- RECORDS SUPPLIED:
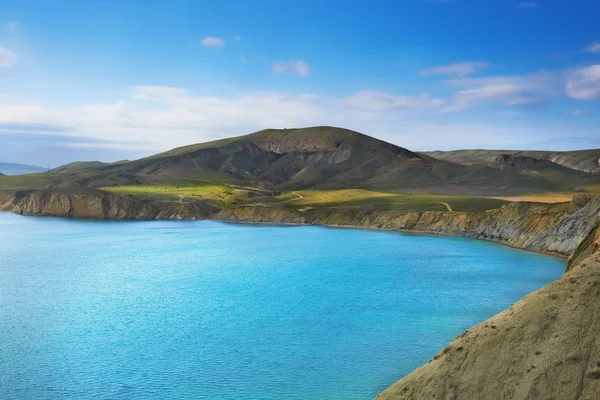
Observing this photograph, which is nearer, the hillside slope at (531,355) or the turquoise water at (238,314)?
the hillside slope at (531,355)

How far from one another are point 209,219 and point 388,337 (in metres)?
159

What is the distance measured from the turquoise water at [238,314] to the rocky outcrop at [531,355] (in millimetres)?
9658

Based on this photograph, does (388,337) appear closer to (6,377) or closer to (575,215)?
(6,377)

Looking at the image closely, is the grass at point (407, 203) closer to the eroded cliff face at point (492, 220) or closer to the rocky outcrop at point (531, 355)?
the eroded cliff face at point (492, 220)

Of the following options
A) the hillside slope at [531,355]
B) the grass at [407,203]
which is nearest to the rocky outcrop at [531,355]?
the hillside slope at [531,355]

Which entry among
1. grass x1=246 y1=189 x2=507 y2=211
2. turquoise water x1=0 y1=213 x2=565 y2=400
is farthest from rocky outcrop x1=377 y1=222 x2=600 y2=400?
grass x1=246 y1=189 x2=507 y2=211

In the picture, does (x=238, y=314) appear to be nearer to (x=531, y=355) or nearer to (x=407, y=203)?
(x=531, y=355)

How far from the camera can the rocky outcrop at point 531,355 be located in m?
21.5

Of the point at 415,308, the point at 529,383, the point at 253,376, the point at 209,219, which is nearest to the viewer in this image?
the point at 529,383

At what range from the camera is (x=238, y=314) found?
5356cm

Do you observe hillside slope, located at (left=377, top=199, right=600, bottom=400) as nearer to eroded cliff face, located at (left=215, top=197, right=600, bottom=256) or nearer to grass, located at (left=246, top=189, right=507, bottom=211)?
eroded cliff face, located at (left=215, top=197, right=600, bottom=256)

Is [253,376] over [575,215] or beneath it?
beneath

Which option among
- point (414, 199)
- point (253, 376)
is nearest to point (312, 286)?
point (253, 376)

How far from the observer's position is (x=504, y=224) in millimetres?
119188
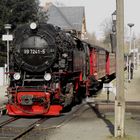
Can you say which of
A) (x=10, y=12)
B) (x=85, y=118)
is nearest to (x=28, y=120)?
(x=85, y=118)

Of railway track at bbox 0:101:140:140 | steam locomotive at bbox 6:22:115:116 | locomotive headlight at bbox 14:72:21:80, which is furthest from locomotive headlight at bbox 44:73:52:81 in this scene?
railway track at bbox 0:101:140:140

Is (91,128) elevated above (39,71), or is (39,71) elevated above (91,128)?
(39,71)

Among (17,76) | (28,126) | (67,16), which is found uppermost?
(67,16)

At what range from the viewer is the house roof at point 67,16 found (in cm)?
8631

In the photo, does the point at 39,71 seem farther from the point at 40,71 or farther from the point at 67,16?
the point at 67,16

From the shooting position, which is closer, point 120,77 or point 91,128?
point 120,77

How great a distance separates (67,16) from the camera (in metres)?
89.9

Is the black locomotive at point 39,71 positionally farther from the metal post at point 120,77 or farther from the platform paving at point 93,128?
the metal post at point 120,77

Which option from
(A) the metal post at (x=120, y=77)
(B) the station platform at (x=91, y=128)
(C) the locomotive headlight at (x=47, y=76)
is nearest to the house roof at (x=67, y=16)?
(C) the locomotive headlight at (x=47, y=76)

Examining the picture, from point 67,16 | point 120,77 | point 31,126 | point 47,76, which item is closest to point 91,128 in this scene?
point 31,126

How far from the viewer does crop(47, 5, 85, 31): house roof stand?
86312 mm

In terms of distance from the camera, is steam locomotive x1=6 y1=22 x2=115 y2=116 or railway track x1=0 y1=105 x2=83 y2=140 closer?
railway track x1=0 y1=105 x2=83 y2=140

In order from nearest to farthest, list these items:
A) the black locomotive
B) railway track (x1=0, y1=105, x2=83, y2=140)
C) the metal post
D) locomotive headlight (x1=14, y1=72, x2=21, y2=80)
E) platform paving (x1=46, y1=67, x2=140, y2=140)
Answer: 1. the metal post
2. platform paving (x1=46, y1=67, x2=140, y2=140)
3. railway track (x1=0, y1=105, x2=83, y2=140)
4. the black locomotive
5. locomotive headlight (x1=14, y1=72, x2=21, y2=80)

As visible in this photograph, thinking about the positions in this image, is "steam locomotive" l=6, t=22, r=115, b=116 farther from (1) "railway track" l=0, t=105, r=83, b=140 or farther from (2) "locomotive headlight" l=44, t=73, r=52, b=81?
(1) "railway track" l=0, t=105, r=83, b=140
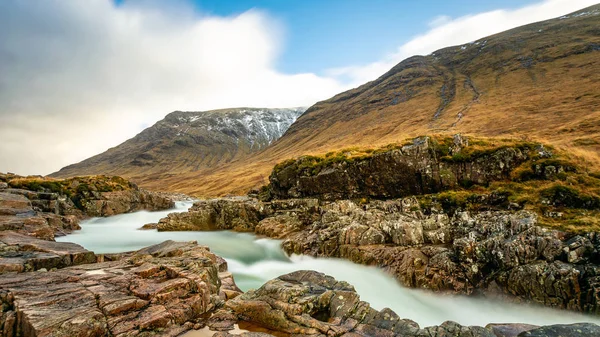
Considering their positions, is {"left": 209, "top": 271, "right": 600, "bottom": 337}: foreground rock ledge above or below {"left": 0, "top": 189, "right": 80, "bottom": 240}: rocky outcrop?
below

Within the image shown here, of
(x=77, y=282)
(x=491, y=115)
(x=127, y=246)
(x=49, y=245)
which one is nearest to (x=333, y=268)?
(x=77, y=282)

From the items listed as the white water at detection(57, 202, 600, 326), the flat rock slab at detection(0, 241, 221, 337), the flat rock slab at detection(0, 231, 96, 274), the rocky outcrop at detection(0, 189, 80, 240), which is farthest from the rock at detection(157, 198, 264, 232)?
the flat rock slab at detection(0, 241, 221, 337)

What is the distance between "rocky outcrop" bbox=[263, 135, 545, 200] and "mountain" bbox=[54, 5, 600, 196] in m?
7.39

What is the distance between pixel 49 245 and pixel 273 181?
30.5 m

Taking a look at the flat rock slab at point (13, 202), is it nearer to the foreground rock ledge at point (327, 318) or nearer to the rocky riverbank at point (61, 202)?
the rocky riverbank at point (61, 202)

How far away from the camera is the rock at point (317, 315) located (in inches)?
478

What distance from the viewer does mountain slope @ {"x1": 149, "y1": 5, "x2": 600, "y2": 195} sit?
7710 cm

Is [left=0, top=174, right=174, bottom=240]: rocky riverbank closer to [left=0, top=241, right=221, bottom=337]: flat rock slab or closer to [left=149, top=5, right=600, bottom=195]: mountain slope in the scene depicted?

- INSTRUCTIONS TO FOLLOW:
Transcribe the complete set of entries verbatim. No pictures belong in the copy.

- WRITTEN ANSWER:
Observing this photograph, which is nearer, the hillside slope at (531,355) or the turquoise water at (238,314)?
the hillside slope at (531,355)

How far from one another are point 209,219 and point 388,337 (in metres)?
159

What is the distance measured from the turquoise water at [238,314] to the rocky outcrop at [531,355] (in millimetres)?
9658

Based on this photograph, does (388,337) appear closer to (6,377) or closer to (575,215)?
(6,377)

Looking at the image closely, is the grass at point (407, 203) closer to the eroded cliff face at point (492, 220) or closer to the rocky outcrop at point (531, 355)?
the eroded cliff face at point (492, 220)

Of the following options
A) the hillside slope at [531,355]
B) the grass at [407,203]
which is nearest to the rocky outcrop at [531,355]?
the hillside slope at [531,355]

Which entry among
1. grass x1=246 y1=189 x2=507 y2=211
2. turquoise water x1=0 y1=213 x2=565 y2=400
is farthest from rocky outcrop x1=377 y1=222 x2=600 y2=400?
grass x1=246 y1=189 x2=507 y2=211

In the picture, does (x=238, y=314) appear to be nearer to (x=531, y=355) or nearer to (x=407, y=203)?
(x=531, y=355)

How far from the camera can the rocky outcrop at point 531,355 be located in m?
21.5

Of the point at 415,308, the point at 529,383, the point at 253,376, the point at 209,219, which is nearest to the viewer in this image?
the point at 529,383

At what range from the camera is (x=238, y=314) found?
5356cm

Do you observe hillside slope, located at (left=377, top=199, right=600, bottom=400) as nearer to eroded cliff face, located at (left=215, top=197, right=600, bottom=256) or nearer to grass, located at (left=246, top=189, right=507, bottom=211)?
eroded cliff face, located at (left=215, top=197, right=600, bottom=256)

Is [253,376] over [575,215] or beneath it?
beneath

Which option among
- point (414, 199)
- point (253, 376)
is nearest to point (312, 286)?
point (253, 376)

How far from the observer's position is (x=504, y=224) in millimetres?
119188
Can you say which of
A) (x=10, y=12)
B) (x=85, y=118)
is nearest to (x=28, y=120)?
(x=85, y=118)

Of railway track at bbox 0:101:140:140 | steam locomotive at bbox 6:22:115:116 | locomotive headlight at bbox 14:72:21:80, which is furthest from locomotive headlight at bbox 44:73:52:81 in this scene?
railway track at bbox 0:101:140:140

Is (91,128) elevated above (39,71), or is (39,71) elevated above (91,128)?
(39,71)

Among (17,76) | (28,126) | (67,16), which is found uppermost?
(67,16)

At what range from the viewer is the house roof at point 67,16 found (in cm)?
8631

In the photo, does the point at 39,71 seem farther from the point at 40,71 or farther from the point at 67,16?
the point at 67,16

From the shooting position, which is closer, point 120,77 or point 91,128?
point 120,77

How great a distance separates (67,16) from the camera (in metres)?
89.9

Is the black locomotive at point 39,71 positionally farther from the metal post at point 120,77 or farther from the platform paving at point 93,128?
the metal post at point 120,77

Which option from
(A) the metal post at (x=120, y=77)
(B) the station platform at (x=91, y=128)
(C) the locomotive headlight at (x=47, y=76)
is nearest to the house roof at (x=67, y=16)?
(C) the locomotive headlight at (x=47, y=76)

Examining the picture, from point 67,16 | point 120,77 | point 31,126 | point 47,76, which item is closest to point 91,128 in this scene?
point 31,126

How far from the viewer does crop(47, 5, 85, 31): house roof stand?
86312 mm

In terms of distance from the camera, is steam locomotive x1=6 y1=22 x2=115 y2=116 or railway track x1=0 y1=105 x2=83 y2=140 closer?
railway track x1=0 y1=105 x2=83 y2=140

In order from nearest to farthest, list these items:
A) the black locomotive
B) railway track (x1=0, y1=105, x2=83, y2=140)
C) the metal post
D) locomotive headlight (x1=14, y1=72, x2=21, y2=80)
E) platform paving (x1=46, y1=67, x2=140, y2=140)
Answer: 1. the metal post
2. platform paving (x1=46, y1=67, x2=140, y2=140)
3. railway track (x1=0, y1=105, x2=83, y2=140)
4. the black locomotive
5. locomotive headlight (x1=14, y1=72, x2=21, y2=80)

As visible in this photograph, thinking about the positions in this image, is "steam locomotive" l=6, t=22, r=115, b=116 farther from (1) "railway track" l=0, t=105, r=83, b=140 or farther from (2) "locomotive headlight" l=44, t=73, r=52, b=81?
(1) "railway track" l=0, t=105, r=83, b=140
Considering their positions, is {"left": 209, "top": 271, "right": 600, "bottom": 337}: foreground rock ledge above or below {"left": 0, "top": 189, "right": 80, "bottom": 240}: rocky outcrop?
below

Within the image shown here, of
(x=77, y=282)
(x=491, y=115)
(x=127, y=246)
(x=49, y=245)
which one is nearest to (x=333, y=268)?
(x=77, y=282)

From the items listed as the white water at detection(57, 202, 600, 326), the flat rock slab at detection(0, 241, 221, 337), the flat rock slab at detection(0, 231, 96, 274), the rocky outcrop at detection(0, 189, 80, 240), which is farthest from the rock at detection(157, 198, 264, 232)?
the flat rock slab at detection(0, 241, 221, 337)

What is the distance between "rocky outcrop" bbox=[263, 135, 545, 200] and "mountain" bbox=[54, 5, 600, 196] in m?
7.39

What is the distance between pixel 49 245 and pixel 273 181?
30.5 m

Taking a look at the flat rock slab at point (13, 202), is it nearer to the foreground rock ledge at point (327, 318) or nearer to the rocky riverbank at point (61, 202)?
the rocky riverbank at point (61, 202)

How far away from the camera is the rock at point (317, 315) located (in inches)?
478

What distance from the viewer does mountain slope @ {"x1": 149, "y1": 5, "x2": 600, "y2": 195} sit?
7710 cm

Is [left=0, top=174, right=174, bottom=240]: rocky riverbank closer to [left=0, top=241, right=221, bottom=337]: flat rock slab or closer to [left=149, top=5, right=600, bottom=195]: mountain slope in the scene depicted?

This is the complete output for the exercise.